Does anyone else have issues with late evening eating? If I eat past 6:30pm I am setting myself up for misery. It doesn't always happen(rarely does it not happen), but if I eat later than that I have a late nite thyroid attack. Sometimes it is mild, and by this I mean I don't want to kill myself, but most times it is pretty extreme. I get the skin flushing, the shaking, horrible heartburn, my throat swells and feels like someone has rubbed black pepper on the inside of my throat. The anxiety gets pretty nasty also. I have done an amatuer study and notice that if I skip dinner all together or if I eat a small meal early in the evening, it doesn't happen(there have been very rare occasions that it has but it has usually been a high stress day for me.

My doctor had raised my dose of cytomel to 10mcgs daily but we backed it back off to 7.5 when I got really edgy on the 10. I am taking 5mcgs in the morning around 5:15am along with my 100mcgs of Synthroid and then I slit a 5mcg pill and take half at 1:30 in the afternoon. I am still tired and sluggish so I think now that I am used to the raised dosage I am going to start taking the full pill in the afternoon. My doctor said it would be ok and that I probably am just very sensitive to the meds and creeping my dosage up a little at a time should probably be how we handle any medicine changes from here on out no matter how small an increase or decrease.

Anyone got any input or similar experiences? Please share, I am all ears.


----------



## Andros (Aug 26, 2009)

peaches said:


> Does anyone else have issues with late evening eating? If I eat past 6:30pm I am setting myself up for misery. It doesn't always happen(rarely does it not happen), but if I eat later than that I have a late nite thyroid attack. Sometimes it is mild, and by this I mean I don't want to kill myself, but most times it is pretty extreme. I get the skin flushing, the shaking, horrible heartburn, my throat swells and feels like someone has rubbed black pepper on the inside of my throat. The anxiety gets pretty nasty also.

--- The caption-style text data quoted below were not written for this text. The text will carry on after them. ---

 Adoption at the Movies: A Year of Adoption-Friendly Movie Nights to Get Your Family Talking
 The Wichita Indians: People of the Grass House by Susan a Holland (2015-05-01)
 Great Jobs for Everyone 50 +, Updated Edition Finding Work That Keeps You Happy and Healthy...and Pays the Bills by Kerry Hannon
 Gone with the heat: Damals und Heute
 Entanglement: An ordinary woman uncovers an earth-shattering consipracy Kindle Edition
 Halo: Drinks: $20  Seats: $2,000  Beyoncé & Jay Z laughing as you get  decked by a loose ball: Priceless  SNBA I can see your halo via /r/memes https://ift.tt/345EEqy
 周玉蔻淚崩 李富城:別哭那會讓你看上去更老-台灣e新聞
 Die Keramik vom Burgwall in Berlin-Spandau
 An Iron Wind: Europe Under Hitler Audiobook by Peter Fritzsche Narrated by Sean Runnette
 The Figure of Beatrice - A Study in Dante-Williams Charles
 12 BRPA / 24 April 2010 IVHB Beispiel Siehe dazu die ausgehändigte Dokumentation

I have done an amatuer study and notice that if I skip dinner all together or if I eat a small meal early in the evening, it doesn't happen(there have been very rare occasions that it has but it has usually been a high stress day for me.
> 
> My doctor had raised my dose of cytomel to 10mcgs daily but we backed it back off to 7.5 when I got really edgy on the 10. I am taking 5mcgs in the morning around 5:15am along with my 100mcgs of Synthroid and then I slit a 5mcg pill and take half at 1:30 in the afternoon. I am still tired and sluggish so I think now that I am used to the raised dosage I am going to start taking the full pill in the afternoon. My doctor said it would be ok and that I probably am just very sensitive to the meds and creeping my dosage up a little at a time should probably be how we handle any medicine changes from here on out no matter how small an increase or decrease.
> 
> Anyone got any input or similar experiences? Please share, I am all ears.

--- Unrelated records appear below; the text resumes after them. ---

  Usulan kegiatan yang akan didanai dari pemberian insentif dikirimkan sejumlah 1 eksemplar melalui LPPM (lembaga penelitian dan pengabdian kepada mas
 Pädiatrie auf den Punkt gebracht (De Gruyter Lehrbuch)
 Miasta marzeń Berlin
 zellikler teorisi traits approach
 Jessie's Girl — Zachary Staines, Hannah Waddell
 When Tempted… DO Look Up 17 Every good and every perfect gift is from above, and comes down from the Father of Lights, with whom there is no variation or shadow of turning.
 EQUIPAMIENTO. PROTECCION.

Is there something you favor eating as your evening meal? Could you give me examples of your last 5 days of evening meals?

Sorry about the swing shift thing; I've not had the experience so therefore did not reply to that post.


----------



## GD Women (Mar 5, 2007)

What makes you think its a thyroid attack? Sounds like several things going on.

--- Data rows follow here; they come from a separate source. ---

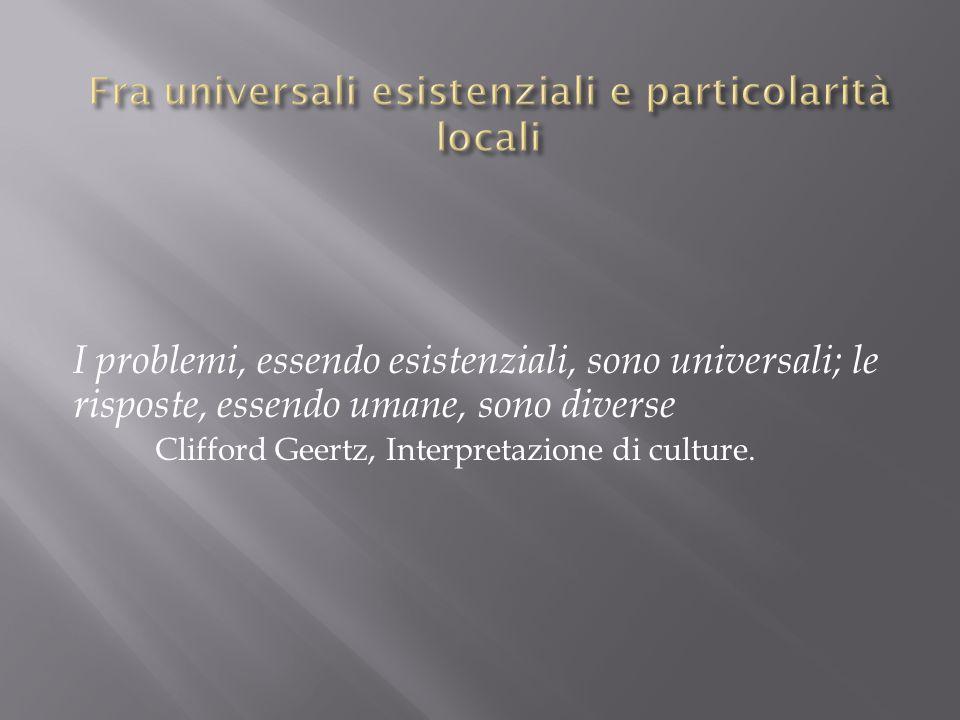 Fra universali esistenziali e particolarità locali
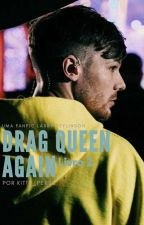 Drag Queen, Again *l.s* *Book 2* (HIATUS) by Kitty_Perss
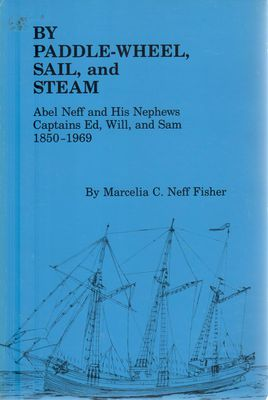 By Paddle-Wheel, Sail, and Steam: Abel Neff and His Nephews Captains Ed, Will, and Sam, 1850-1969
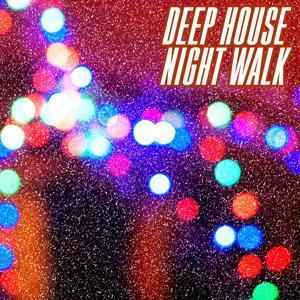 Deep House Night Walk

It could be food allergies or food intolerance to some of or to certain foods. 
Are you eating iodine foods. There are food that contain iodine or grown in iodized soil, or dairy, like cows utters are cleaned with iodine and dairy equipment are also cleaned with iodine. In many different ways we get iodine that we are not aware of.

Throat swelling and black pepper on the inside of throat, sounds like food allergies.

Small meals are good for the digestive system and heartburn.

Skin flushing and anxiety could be the meds.

You got a lot going on so hard to pin point.

Possibly others will chime in with their view point.


----------



## peaches (Sep 29, 2009)

I have been tested for food allergies with no allergies being found. I have cut my dairy, soy product, foods with iodines, wheat products and goitregens down to almost nothing. I do eat smaller portion meals than I used to. During the day I don't have these attacks after meals so it shouldn't be food allergies. I don't vary my diet from lunch to dinner.

I was having the exact same attacks before I started on medication so I feel that is not the cause. Especially the skin flushing, hives(which I have not had during these episodes) and anxiety. If anything these symptoms are much better since taking the meds and I don't have these attacks every night, nighttime is just predominantly when they happen. Some time between midnight and 2am.

I have the throat swelling during the day as well, even when I have not eaten anything. I think my throat is reacting when my thyroid is actively dumping hormones into my system. It just seems to be more aggressive at night.

Andros: My meals vary depending on what I am craving at the time.

Last night I ate a Chicken quesadilla( with almost no cheese) and onion rings(great combo right?) crazy bad episode

Night before last I ate chicken noodle soup - didn't have a bad episode it was very mild

The night before that I ate smoked chicken, asparagus and white rice with a pat of butter- no episode

The night before that I ate chicken noodle soup- no episode.

The week before that I had 3 episodes on consequtive nights. I can't remember what I ate but I was on an antibiotic for an ear infection.


----------



## Andros (Aug 26, 2009)

peaches said:


> I have been tested for food allergies with no allergies being found. I have cut my dairy, soy product, foods with iodines, wheat products and goitregens down to almost nothing. I do eat smaller portion meals than I used to. During the day I don't have these attacks after meals so it shouldn't be food allergies. I don't vary my diet from lunch to dinner.
> 
> I was having the exact same attacks before I started on medication so I feel that is not the cause. Especially the skin flushing, hives(which I have not had during these episodes) and anxiety. If anything these symptoms are much better since taking the meds and I don't have these attacks every night, nighttime is just predominantly when they happen. Some time between midnight and 2am.
> 
> ...


Aha; I do think the culprit may be MSG (monsodium glutamate) as it is very very adrenergic. That could cause your thyroid to rebel also w/inflamation.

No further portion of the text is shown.